Copy the material from its beginning through the line containing "169 centimetres", substituting "separation" for every "distance" and changing nothing else; omit the pictures.
--- start DATASET CONTENT ---
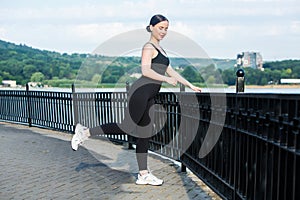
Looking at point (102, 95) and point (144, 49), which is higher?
point (144, 49)

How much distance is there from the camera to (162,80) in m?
5.73

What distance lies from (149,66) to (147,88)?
13.0 inches

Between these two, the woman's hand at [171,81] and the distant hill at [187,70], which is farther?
the distant hill at [187,70]

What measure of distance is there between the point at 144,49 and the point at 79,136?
169 centimetres

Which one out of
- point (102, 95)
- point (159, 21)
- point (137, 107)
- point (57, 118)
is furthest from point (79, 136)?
point (57, 118)

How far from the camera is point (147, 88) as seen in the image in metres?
5.86

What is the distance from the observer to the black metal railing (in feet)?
10.7

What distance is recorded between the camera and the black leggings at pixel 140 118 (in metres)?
5.86

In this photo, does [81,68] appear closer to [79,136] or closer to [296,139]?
[79,136]

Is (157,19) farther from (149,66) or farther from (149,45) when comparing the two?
(149,66)

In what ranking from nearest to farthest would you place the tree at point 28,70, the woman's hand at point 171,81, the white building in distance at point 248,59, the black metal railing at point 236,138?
the black metal railing at point 236,138, the woman's hand at point 171,81, the white building in distance at point 248,59, the tree at point 28,70

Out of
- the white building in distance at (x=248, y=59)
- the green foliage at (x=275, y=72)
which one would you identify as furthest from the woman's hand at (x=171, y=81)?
the green foliage at (x=275, y=72)

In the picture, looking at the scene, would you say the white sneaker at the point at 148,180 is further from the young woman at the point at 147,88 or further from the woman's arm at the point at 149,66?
the woman's arm at the point at 149,66

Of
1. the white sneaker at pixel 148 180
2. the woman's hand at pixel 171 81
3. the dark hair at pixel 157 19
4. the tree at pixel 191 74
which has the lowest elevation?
the white sneaker at pixel 148 180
--- end DATASET CONTENT ---
**SOLUTION FOR THIS EXERCISE:**
Looking at point (102, 95) and point (144, 49), which is higher?
point (144, 49)

How much separation is there from the camera to (162,80) in m?
5.73

What separation lies from (149,66) to (147,88)?
13.0 inches

Between these two, the woman's hand at [171,81] and the distant hill at [187,70], which is farther?
the distant hill at [187,70]

What measure of separation is there between the point at 144,49 and the point at 79,136?
169 centimetres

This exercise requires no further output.